Our study showed that circulating ANGPTL8 levels were positively correlated with age (Additional file
3: Table S2), which is consistent with the conclusions reached by Hu et al. [
37] and Abu-Farha et al. [
38]. Epidemiological evidence indicates that blood lipid levels increase with increasing age [
39], which could be the reason for the elevation in ANGPTL8 levels in our study. Our study also showed that there was no association between plasma ANGPTL8 levels and BMI (Additional file
3: Table S2), consistent with a study by Roth et al. [
40]. However, results regarding the association between plasma ANGPTL8 levels and BMI have been inconsistent. Some studies have indicated that ANGPTL8 levels tend to be negatively correlated with BMI [
41] while others observed that plasma ANGPTL8 concentrations positively correlated with BMI [
41]. To avoid a confounding effect, we adjusted for age and BMI in this study.

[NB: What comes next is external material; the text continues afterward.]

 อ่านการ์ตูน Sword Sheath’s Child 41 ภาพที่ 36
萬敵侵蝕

It is reported that circulating ANGPTL8 levels is increased in patients with polycystic ovary syndrome, partly because of the levels of sex hormone [
42]. In this study, we found that circulating ANGPTL8 levels is higher in men compared with women in the control group (492.73 ± 148.42 vs 361.38 ± 118.44 pg/ml, P = 0.002), while there were no differences in the levels of circulating ANGPTL8 between the two genders in patients with CAD (667.51 ± 238.24 vs 658.93 ± 273.90 pg/ml, P = 0.912). In order to avoid a confounding effect, we also adjusted for sex in this study. A previous study showed that serum ALT levels are positively associated with ANGPTL8 levels [
43], while serum ALT levels were higher in CAD compared with controls in our study (Table
1). Therefore, ALT was adjusted in this study. We also found that serum creatinine was positively associated with ANGPTL8 in this study (Additional file
3: Table S2). Renal function is independently associated with circulating ANGPTL8 and circulating ANGPTL8 levels are positively correlated with serum creatinine levels [
44]. However, the mechanism for the association between serum creatinine and ANGPTL8 levels is unknown. We adjusted for serum creatinine levels in this study.

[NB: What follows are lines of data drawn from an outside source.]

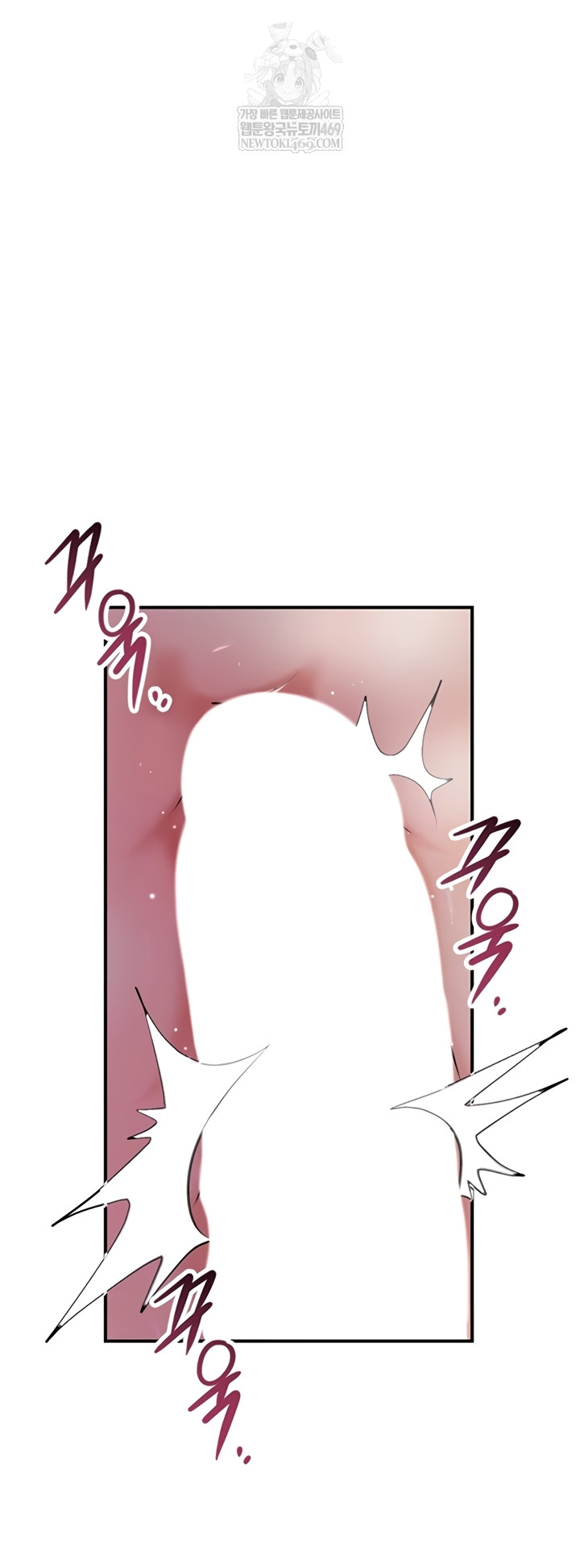 brothel-raw-chap-89-11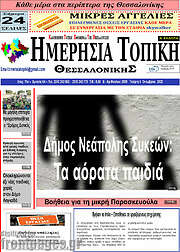 /Ημερήσια Τοπική
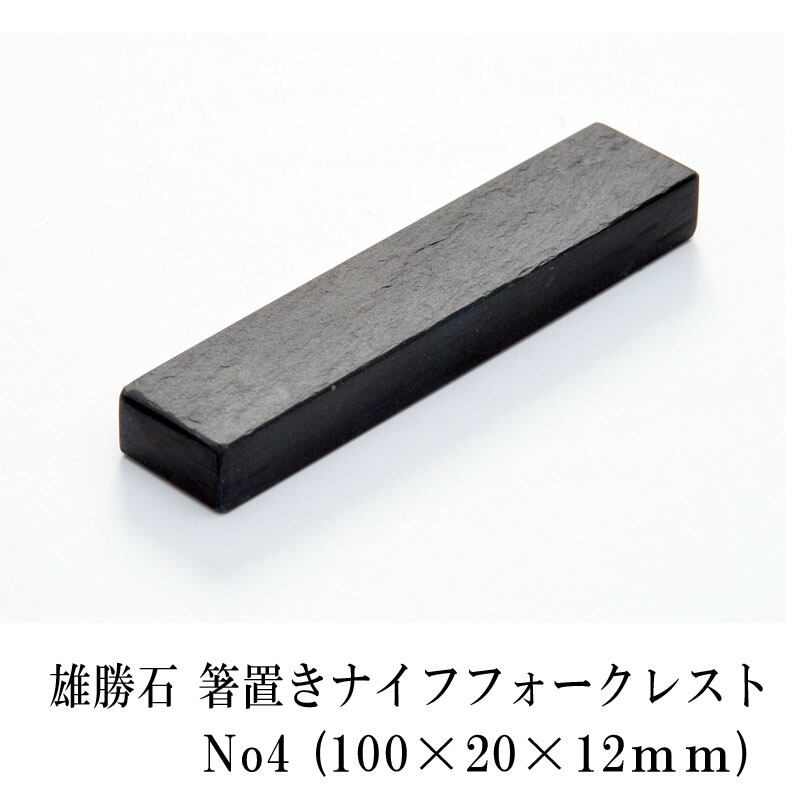 雄勝硯 天然型共蓋付小四六寸 165×105×34mm | ogatsusuzuri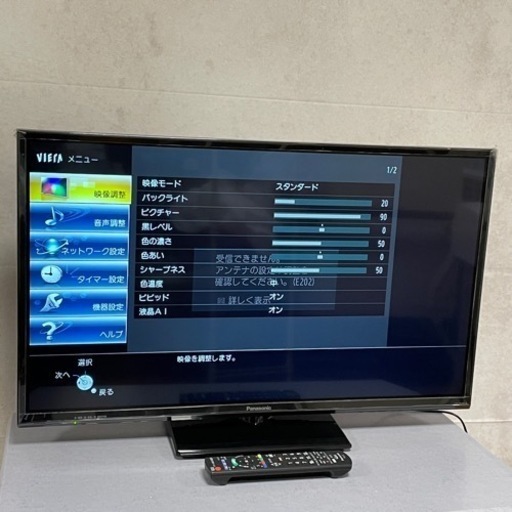 美品 2018年製 32型テレビ Panasonic VIERA E300 TH-32E300
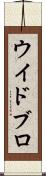 ウイドブロ Scroll
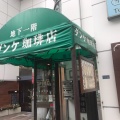 実際訪問したユーザーが直接撮影して投稿した中町カフェダンケ珈琲店 2号店の写真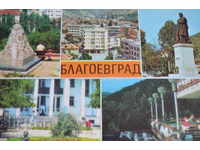 Carte poștală: Blagoevgrad - echipa națională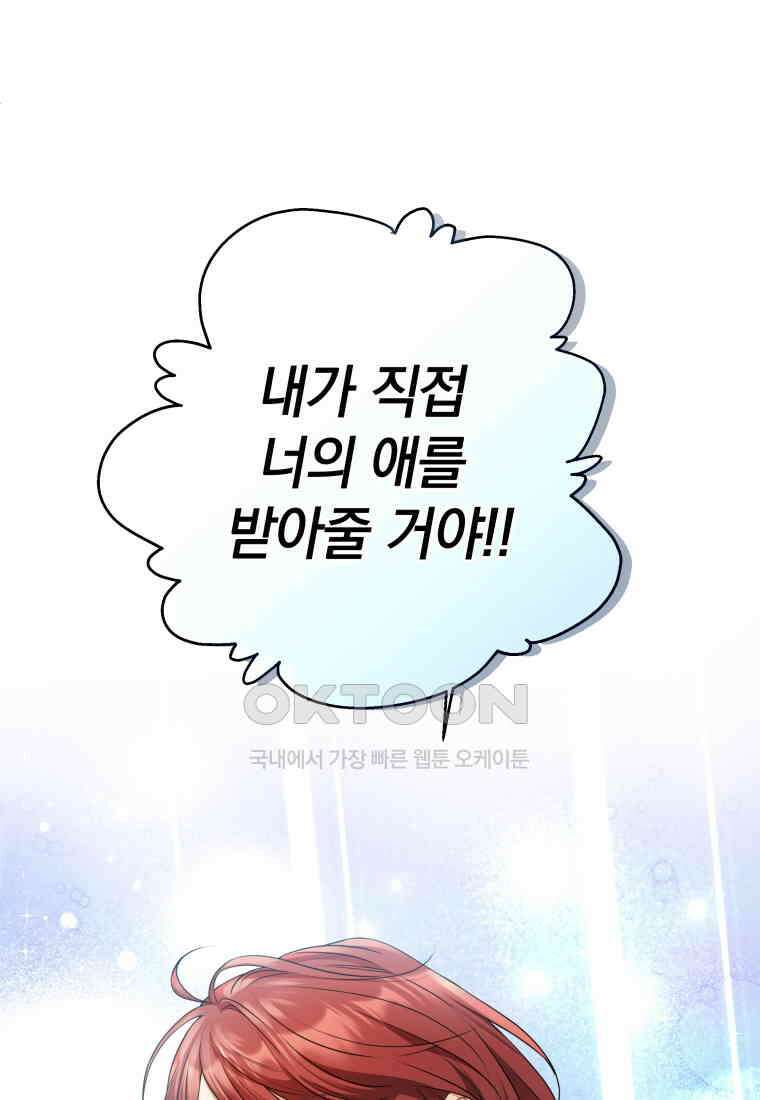 백작가의 불청객들 151화 100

Care was taken to avoid bias in this study. An enzyme-linked immunosorbent assay was performed according to the manufacturer’s instructions by a trained experimenter who was unaware of patients’ clinical data. Moreover, in statistical analysis, adjustments were made for the confounding effects of risk factors for CAD and circulating ANGPTL8 levels. Finally, propensity score matching was used to reduce the effects of outcome-selection bias.

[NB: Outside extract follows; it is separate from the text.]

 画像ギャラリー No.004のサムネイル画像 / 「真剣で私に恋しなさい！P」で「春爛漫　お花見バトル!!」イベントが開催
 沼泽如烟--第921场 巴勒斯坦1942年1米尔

This study has some limitations. First, it was a case–control study, which meant that it could only show associations, not causality. Second, all of the patients with CAD and some controls were taking drugs (Additional file
2: Table S1). The effects of medication on ANGPTL8 levels were not observed in this study. Third, because all of the study participants were Chinese, the findings may not be generalizable to other ethnicities. Our findings should be confirmed in other populations.